- **Goal of the exercise**
Locate every line below that contains the word "name" and copy it.

Stored items
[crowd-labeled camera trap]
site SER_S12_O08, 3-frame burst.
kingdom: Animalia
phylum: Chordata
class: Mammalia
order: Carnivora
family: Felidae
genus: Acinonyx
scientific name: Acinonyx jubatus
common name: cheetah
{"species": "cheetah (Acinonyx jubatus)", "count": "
--
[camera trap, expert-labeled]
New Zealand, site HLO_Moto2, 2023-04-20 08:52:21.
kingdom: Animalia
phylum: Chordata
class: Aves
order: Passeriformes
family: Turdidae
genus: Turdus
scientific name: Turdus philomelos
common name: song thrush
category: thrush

- **Your solution**
scientific name: Acinonyx jubatus
common name: cheetah
scientific name: Turdus philomelos
common name: song thrush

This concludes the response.